Item 1.01 | Entry into a Material Definitive Agreement. |
The information contained in Item 5.02 of this Form 8-K is hereby incorporated by reference into this Item.
Item 5.02 | Departure of Directors or Certain Officers; Election of Directors; Appointment of Certain Officers. |
On February 10, 2022, Kiromic BioPharma, Inc. (the “Company”) and Mr. Gianluca Rotino (“Mr. Rotino”) entered into a Transition and Consulting Agreement dated as of February 9, 2022 (the “Rotino Agreement”). Pursuant to the terms of the Rotino Agreement, effective as of February 9, 2022, Mr. Rotino’s employment as the Company’s Chief Strategy and Innovation Officer terminated and the Company retained Mr. Rotino to provide consulting services to the Company for a period of nine months (or until November 9, 2022). Notwithstanding the foregoing, the Rotino Agreement may be terminated by either the Company or Mr. Rotino upon 30 days’ prior written notice, except no such prior notice shall be required in the event the Company terminates the Rotino Agreement for cause.
Pursuant to the Rotino Agreement, Mr. Rotino’s compensation shall be $25,000 per month. In addition, the Company agreed that Mr. Rotino’s service under the Rotino Agreement shall constitute continued service to the Company under the terms of the award agreements governing certain restricted stock units (“RSUs”) that were previously issued to Mr. Rotino and that Mr. Rotino’s previously issued RSUs will continue to vest. The Rotino Agreement contains standard termination, confidentiality, and proprietary rights provisions.
Under the terms of the Executive Employment Agreement between Mr. Rotino and the Company effective as of July 1, 2020, as amended October 21, 2020, as the result of the termination of Mr. Rotino’s employment, Mr. Rotino is deemed to have resigned as a member of the Company’s Board of Directors (the “Board”) effective as of February 9, 2022.
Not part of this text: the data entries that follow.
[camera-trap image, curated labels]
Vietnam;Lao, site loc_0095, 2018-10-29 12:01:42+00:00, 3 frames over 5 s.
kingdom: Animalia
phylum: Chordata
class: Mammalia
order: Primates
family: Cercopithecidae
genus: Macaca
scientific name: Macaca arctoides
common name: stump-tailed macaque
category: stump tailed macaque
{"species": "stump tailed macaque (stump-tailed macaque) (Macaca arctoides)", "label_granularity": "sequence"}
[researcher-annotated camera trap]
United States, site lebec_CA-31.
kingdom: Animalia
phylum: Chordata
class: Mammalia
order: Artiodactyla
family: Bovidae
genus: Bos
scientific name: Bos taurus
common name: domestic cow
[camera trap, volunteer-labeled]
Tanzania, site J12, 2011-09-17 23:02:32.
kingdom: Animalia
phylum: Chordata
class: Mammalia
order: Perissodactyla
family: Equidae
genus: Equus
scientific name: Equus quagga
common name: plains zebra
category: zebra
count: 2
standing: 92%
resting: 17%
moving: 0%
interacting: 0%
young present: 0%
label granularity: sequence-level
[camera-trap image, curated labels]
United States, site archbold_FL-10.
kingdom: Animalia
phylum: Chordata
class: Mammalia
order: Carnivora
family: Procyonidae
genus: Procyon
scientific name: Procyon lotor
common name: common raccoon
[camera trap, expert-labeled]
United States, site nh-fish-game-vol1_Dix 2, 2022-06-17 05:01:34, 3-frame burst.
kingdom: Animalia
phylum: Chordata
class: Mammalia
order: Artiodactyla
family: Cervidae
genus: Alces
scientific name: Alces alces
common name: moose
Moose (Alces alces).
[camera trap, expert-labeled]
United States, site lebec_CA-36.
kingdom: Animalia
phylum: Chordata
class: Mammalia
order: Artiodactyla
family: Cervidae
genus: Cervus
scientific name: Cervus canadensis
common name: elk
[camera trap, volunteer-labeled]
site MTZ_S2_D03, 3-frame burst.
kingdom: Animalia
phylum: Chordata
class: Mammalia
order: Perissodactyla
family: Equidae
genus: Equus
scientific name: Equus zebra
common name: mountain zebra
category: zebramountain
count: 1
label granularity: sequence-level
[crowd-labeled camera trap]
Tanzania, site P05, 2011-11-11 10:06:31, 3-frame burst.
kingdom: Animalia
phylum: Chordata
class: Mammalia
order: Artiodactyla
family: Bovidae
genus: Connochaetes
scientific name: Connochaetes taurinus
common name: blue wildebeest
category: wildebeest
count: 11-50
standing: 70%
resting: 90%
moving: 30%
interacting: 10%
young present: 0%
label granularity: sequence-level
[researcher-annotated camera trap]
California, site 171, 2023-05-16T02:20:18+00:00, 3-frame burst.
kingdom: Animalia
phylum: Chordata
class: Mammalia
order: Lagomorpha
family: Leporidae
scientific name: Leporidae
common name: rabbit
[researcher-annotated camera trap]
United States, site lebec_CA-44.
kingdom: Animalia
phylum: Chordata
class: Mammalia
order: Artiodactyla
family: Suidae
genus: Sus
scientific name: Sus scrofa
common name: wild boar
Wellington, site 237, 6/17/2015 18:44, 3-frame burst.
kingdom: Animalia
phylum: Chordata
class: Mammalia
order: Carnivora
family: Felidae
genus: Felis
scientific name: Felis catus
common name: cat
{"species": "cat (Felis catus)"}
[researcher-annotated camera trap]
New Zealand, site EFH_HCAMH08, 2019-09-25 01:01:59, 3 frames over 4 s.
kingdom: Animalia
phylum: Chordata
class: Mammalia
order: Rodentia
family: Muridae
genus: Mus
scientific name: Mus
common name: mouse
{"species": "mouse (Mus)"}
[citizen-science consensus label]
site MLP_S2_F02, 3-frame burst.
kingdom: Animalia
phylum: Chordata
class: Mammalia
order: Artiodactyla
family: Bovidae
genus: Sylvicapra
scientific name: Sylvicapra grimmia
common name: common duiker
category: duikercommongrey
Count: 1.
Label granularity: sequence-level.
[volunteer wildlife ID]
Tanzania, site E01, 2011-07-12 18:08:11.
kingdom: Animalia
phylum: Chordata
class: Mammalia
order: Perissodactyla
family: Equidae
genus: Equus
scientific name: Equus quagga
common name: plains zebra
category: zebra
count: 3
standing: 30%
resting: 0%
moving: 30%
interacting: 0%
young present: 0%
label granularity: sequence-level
A copy of the Rotino Agreement is filed herewith as Exhibit 10.1 and is incorporated herein by reference. The foregoing description of the Rotino Agreement is qualified in its entirety by reference to Exhibit 10.1.
On February 10, 2022, the Company and Dr. Scott Dahlbeck (“Dr. Dahlbeck”) entered into a Modification to Employment Agreement dated as of February 9, 2022 (the “Dahlbeck Agreement”). The Dahlbeck Agreement amends and supersedes certain terms of the Employment Agreement dated as of January 1, 2020, between the Company and Dr. Dahlbeck. Pursuant to the Dahlbeck Agreement, effective as of February 9, 2022, Dr. Dahlbeck’s title was changed to Chief of Staff, and he ceased to be the Company’s Chief Medical Officer and Head of Clinical.
Pursuant to the Dahlbeck Agreement, the Company may terminate Dr. Dahlbeck’s employment at any time for any reason. Dr. Dahlbeck may terminate his employment with the Company at any time with 30 days’ prior written notice.
The Dahlbeck Agreement provides that if the Company terminates Dr. Dahlbeck’s employment “without cause” (as defined in the Dahlbeck Agreement), the Company shall pay Dr. Dahlbeck an amount equal to his base salary on the date of termination for a period of nine (9) months, paid on a monthly basis.
A copy of the Dahlbeck Agreement is filed herewith as Exhibit 10.2 and is incorporated herein by reference. The foregoing description of the Dahlbeck Agreement is qualified in its entirety by reference to Exhibit 10.2.